- Exercises to complete:
**1)** According to the commentary on disarming Iraq, what three things did Security Council Resolution 1441 order Baghdad to do?
**2)** Explain why the commentary on disarming Iraq holds that the threat from Iraq cannot be countered by containment.
**3)** Reproduce the passage of the commentary on disarming Iraq starting at "The case for military action is" and ending at "of mass destruction.".

- Text segment:
-- Start --
The Case for Military Action
Colin Powell is "going the last mile" at the U.N. tomorrow.

by JAMES A. BAKER III
Tuesday, February 4, 2003 12:01 A.M. EST

The argument for disarming Iraq by force has become conclusive. In his report to the Security Council, chief U.N. weapons inspector Hans Blix made clear--even if the words were never used--that Iraq is in material breach of Security Council Resolution 1441. In that resolution, the council unanimously ordered Baghdad to do three things: cooperate, disclose and disarm. The Blix report showed that Iraq has defied the U.N. on all three counts.

Iraq's efforts to develop weapons of mass destruction and the potential for their proliferation represent a serious threat to international peace and security. That threat cannot be countered by containment, which has been tried for 12 years and has failed. On Tuesday, the president was eloquent on Saddam Hussein's intransigence: "Nothing to date has restrained him from his pursuit of these weapons--not economic sanctions, not isolation from the civilized world, not even cruise-missile strikes on his military facilities."

The case for military action is therefore compelling. It cannot be deferred indefinitely as Iraq continues to play its cat-and-mouse game with U.N. inspectors. Nor can it be held hostage to lowest-common-denominator consensus in the Security Council. Yet the administration is absolutely right in going the last mile and sending Secretary of State Colin Powell to consult again with the Security Council and lay out, commensurate with protection of intelligence assets, further evidence of Saddam's efforts to acquire weapons of mass destruction.

There are several reasons for going back to the Security Council. First, the U.S. gains by creating the broadest possible coalition in support of military action against Iraq. Yes, we should be prepared to act with a "coalition of the willing," but the more who join that coalition, the better. A broad coalition would not just deflect criticism--false but pervasive--that we are intervening in Iraq from selfish imperialist motives. It would also prove useful after hostilities, as we move to ensure stability in Iraq and begin its economic reconstruction. And forming such a coalition, particularly if it includes moderate Arab states, will help create momentum for an initiative led by the U.S. to jumpstart peace talks between Israelis and Palestinians. Such an initiative, in addition to its own merits, will help allay Arab suspicion of U.S. military action against Baghdad. Lastly, consulting yet again with the Security Council will give its members a last chance to "do the right thing." If the council cannot bring itself to step up to its responsibilities and enforce its own resolutions, it risks becoming a toothless debating society.
-- End --
- Provided material:
-- Start --
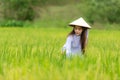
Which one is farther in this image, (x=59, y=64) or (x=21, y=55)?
(x=21, y=55)

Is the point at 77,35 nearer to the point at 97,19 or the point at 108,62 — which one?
the point at 108,62

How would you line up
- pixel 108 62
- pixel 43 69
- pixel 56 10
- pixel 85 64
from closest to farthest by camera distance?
pixel 43 69 < pixel 85 64 < pixel 108 62 < pixel 56 10

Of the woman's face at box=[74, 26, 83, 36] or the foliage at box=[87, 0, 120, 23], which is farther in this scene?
the foliage at box=[87, 0, 120, 23]

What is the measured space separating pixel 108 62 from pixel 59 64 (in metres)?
0.41

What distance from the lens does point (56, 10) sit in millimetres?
37188

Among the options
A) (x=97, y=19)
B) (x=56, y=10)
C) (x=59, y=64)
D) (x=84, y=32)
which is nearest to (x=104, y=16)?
(x=97, y=19)

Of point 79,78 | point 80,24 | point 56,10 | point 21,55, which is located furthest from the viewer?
point 56,10

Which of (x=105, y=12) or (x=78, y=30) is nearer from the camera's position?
(x=78, y=30)

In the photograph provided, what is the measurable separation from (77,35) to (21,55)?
60.9 inches

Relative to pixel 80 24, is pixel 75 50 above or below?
below

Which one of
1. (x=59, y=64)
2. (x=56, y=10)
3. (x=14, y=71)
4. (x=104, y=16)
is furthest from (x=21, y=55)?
(x=56, y=10)

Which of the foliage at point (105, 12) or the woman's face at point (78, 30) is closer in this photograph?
the woman's face at point (78, 30)

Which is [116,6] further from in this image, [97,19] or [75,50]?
[75,50]

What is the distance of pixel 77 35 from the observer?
531 centimetres
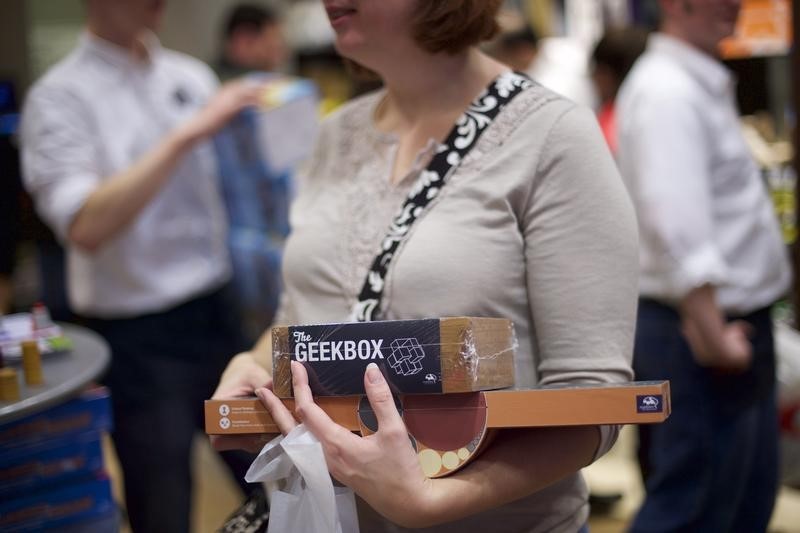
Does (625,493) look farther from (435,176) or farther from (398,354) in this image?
(398,354)

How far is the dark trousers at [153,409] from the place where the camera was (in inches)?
106

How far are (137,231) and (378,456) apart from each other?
1784 mm

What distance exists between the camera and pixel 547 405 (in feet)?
3.73

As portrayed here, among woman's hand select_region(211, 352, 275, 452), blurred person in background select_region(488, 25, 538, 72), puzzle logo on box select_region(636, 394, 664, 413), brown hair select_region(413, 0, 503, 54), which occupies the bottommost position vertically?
woman's hand select_region(211, 352, 275, 452)

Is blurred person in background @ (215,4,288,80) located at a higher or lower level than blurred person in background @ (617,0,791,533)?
higher

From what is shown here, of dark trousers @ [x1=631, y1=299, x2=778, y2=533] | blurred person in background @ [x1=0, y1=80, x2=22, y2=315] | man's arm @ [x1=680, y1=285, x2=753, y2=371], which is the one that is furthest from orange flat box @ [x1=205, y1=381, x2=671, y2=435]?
blurred person in background @ [x1=0, y1=80, x2=22, y2=315]

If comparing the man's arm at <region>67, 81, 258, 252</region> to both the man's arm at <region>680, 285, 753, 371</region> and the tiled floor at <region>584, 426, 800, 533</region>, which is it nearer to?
the man's arm at <region>680, 285, 753, 371</region>

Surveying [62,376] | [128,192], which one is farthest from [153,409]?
[62,376]

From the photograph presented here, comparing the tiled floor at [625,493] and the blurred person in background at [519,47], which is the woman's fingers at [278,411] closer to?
Answer: the tiled floor at [625,493]

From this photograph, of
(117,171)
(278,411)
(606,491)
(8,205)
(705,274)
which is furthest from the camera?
(8,205)

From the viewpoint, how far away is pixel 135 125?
278cm

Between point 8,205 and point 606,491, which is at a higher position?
point 8,205

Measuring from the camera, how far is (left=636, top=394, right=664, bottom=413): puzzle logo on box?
110cm

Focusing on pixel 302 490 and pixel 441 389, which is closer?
pixel 441 389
-- End --
- Response list:
**1)** Cooperate, disclose and disarm.

**2)** Containment has been tried for 12 years and has failed. As the president's quoted words state, nothing has restrained Saddam Hussein from pursuing these weapons: not economic sanctions, not isolation from the civilized world, and not even cruise-missile strikes on his military facilities.

**3)**
The case for military action is therefore compelling. It cannot be deferred indefinitely as Iraq continues to play its cat-and-mouse game with U.N. inspectors. Nor can it be held hostage to lowest-common-denominator consensus in the Security Council. Yet the administration is absolutely right in going the last mile and sending Secretary of State Colin Powell to consult again with the Security Council and lay out, commensurate with protection of intelligence assets, further evidence of Saddam's efforts to acquire weapons of mass destruction.